/perma-capture

Primary LanguagePythonGNU Affero General Public License v3.0AGPL-3.0

Perma-Capture

CircleCI codecov

Development

Spin up some containers

Start up the Docker containers in the background:

$ docker-compose up -d

The first time this runs it will build the Docker images, which may take several minutes. (After the first time, it should only take 1-3 seconds.)

Then log into the main Docker container:

$ docker-compose exec web bash

(Commands from here on out that start with # are being run in Docker.)

Run Django

You should now have a working installation!

Migrate the database:

# ./manage.py migrate

Spin up the development server:

# fab run

Create a test admin user (follow the prompts, then log in using those credentials):

# ./manage.py createsuperuser

Optional: wire up a capture service

To capture websites and serve archives, this application must be configured to communicate with a running capture service. You can run one locally at the same time as this application using Minikube (Docker driver).

Follow the directions for the KubeCaptures "Sample Development Flow." The capture service will be exposed to your localhost on a particular port by minikube service --url browserkube: make note of it. The minio storage service should also be available to your localhost on port 9000.

In this application's settings.py, add the following stanzas:

# Tell the capture service to direct its webhook callbacks to this Django app,
# using Docker's special hostname for internal routing.
CALLBACK_PREFIX = "http://host.docker.internal:8000"

# Tell this application where the capture service's WACZ files are hosted:
# if accessed by a user, via curl or their browser, minio will be at localhost;
# if accessed by the Django application, inside its container, minio will be at
# Docker's special hostname for internal routing.
OVERRIDE_ACCESS_URL_NETLOC = {'internal': 'host.docker.internal:9000', 'external': 'localhost:9000'}

Then, add the following, swapping in the port your capture service is exposed on ("49445" in this example):

BACKEND_API = "http://host.docker.internal:49445"

Remember, every time you start the capture service, it will be exposed on a different port, so you will have to update this setting regularly. The Django application will restart automatically when you make changes to settings.py.

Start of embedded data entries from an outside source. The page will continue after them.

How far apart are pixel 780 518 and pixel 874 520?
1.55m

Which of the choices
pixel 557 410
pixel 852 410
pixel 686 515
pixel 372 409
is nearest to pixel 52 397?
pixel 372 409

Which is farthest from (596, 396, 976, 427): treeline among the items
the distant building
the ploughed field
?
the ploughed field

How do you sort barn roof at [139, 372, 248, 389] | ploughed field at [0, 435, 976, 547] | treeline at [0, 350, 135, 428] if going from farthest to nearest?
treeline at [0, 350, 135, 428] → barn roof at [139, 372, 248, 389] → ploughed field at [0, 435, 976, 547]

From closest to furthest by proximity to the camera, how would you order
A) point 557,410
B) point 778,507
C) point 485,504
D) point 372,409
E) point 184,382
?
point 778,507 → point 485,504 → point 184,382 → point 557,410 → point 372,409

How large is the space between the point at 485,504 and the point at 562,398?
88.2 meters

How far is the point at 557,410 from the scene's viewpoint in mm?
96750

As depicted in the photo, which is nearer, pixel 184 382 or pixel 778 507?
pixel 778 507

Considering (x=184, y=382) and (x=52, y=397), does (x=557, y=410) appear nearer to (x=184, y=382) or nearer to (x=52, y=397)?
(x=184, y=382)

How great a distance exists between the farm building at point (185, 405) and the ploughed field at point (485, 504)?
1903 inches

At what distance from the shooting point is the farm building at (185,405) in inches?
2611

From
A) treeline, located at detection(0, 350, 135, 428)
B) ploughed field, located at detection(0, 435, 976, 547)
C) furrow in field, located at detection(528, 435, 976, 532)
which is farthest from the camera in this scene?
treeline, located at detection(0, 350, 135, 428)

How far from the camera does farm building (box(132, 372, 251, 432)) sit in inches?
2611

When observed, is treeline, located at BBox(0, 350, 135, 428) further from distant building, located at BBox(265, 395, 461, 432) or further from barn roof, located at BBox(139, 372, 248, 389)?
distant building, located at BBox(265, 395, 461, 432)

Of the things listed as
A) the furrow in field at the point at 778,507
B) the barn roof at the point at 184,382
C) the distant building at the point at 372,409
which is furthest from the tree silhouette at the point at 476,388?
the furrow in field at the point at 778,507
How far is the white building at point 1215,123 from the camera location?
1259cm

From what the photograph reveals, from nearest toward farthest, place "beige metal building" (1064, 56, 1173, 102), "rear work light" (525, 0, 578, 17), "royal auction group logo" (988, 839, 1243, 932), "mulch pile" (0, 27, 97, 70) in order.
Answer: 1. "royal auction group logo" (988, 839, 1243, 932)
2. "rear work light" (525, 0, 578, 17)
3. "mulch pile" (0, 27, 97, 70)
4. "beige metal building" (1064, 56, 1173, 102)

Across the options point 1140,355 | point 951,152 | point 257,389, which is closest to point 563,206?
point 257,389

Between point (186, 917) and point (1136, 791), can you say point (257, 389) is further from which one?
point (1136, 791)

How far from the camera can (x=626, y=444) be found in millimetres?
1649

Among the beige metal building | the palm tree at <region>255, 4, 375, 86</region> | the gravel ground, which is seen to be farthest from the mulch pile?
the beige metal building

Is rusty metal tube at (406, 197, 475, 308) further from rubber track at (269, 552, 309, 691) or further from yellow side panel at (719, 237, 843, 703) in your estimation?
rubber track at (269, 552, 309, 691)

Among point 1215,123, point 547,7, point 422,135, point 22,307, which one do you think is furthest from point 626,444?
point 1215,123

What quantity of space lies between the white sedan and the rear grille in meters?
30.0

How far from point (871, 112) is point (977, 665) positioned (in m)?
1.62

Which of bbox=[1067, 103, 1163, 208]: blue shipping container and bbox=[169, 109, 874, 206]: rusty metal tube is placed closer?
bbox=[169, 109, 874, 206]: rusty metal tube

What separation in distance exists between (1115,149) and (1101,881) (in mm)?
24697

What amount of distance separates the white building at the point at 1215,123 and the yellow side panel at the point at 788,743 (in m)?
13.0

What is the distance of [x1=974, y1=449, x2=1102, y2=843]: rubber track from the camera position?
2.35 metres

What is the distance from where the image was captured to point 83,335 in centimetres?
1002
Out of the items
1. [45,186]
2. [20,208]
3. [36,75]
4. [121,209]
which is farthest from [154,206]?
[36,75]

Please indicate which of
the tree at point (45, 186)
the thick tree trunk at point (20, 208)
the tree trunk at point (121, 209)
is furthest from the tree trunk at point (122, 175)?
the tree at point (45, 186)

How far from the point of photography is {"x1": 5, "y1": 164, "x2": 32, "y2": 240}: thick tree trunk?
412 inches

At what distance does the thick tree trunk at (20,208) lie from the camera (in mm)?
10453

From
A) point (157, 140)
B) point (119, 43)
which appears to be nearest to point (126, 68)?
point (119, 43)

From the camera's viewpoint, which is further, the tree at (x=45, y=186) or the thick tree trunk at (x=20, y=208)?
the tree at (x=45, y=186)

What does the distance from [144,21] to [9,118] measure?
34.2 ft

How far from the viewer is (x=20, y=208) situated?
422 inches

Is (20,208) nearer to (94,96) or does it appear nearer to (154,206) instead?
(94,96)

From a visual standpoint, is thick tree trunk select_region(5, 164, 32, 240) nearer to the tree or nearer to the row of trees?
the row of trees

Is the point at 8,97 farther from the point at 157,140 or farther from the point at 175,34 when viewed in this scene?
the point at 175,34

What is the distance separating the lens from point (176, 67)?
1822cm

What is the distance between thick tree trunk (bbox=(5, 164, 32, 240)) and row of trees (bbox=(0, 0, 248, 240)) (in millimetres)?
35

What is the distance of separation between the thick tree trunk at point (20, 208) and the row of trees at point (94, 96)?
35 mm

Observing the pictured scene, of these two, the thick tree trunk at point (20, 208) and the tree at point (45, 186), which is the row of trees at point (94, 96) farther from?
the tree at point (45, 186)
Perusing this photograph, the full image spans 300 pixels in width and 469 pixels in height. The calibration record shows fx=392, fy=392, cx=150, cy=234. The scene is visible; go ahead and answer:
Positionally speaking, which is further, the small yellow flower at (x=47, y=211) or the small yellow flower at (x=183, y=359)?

If everything is working, you should now be able to (while logged in as your test superuser):

  • request multiple captures of http://example.com
  • watch the capture jobs complete in your kubernetes dashboard
  • watch the capture service POST to our webhook callback; see the newly created 'Archive' objects at http://localhost:8000/admin/main/archive/; observe the hash of each file is different
  • watch the Django application poll continuously and eventually report the capture jobs are complete
  • download the WACZ files using the UI button or the API
  • view playbacks of the WACZ files using the UI button

Stop

When you are finished, spin down Docker containers by running:

$ docker-compose down

Your database will persist and will load automatically the next time you run docker-compose up -d.

Or, you can clean up everything Docker-related, so you can start fresh, as with a new installation:

$ bash docker/clean.sh

Testing

Test Commands

  1. pytest runs python tests
  2. flake8 runs python lints

Coverage

Coverage will be generated automatically for all manually-run tests.

Migrations

We use standard Django migrations

Contributions

Contributions to this project should be made in individual forks and then merged by pull request. Here's an outline:

  1. Fork and clone the project.
  2. Make a branch for your feature: git branch feature-1
  3. Commit your changes with git add and git commit. (git diff --staged is handy here!)
  4. Push your branch to your fork: git push origin feature-1
  5. Submit a pull request to the upstream develop through GitHub.

Design Notes

JSON Keys

The Kubecaptures capture service returns JSON data with keys formatted in camel case. Since this application is primarily a wrapper for the capture service, we too return camel case keys, even though the Python convention is to use snake case.

That requires a bit of acrobatics.

We treat the conversion like that between strings and bytes: we work exclusively with snake case keys within the application and convert to and from camel case at the application boundaries, only when communicating with the capture service API or when serializing our own API responses.

Utilities should, for the most part, keep developers from having to think about this much: Django REST Framework will handle the conversion during serialization/deserialization of standard Django requests/responses; our utility function will handle the conversion when we interact with the capture API inside a view function. But, developers should be aware this is occurring and may occasionally become relevant (for instance, during signature validation).

Please keep this in mind when updating docs: JSON should be in camel case, even though the corresponding Python dictionary of data will be in snake case.

License

This codebase is Copyright 2020 The President and Fellows of Harvard College and is licensed under the open-source AGPLv3 for public use and modification. See LICENSE for details.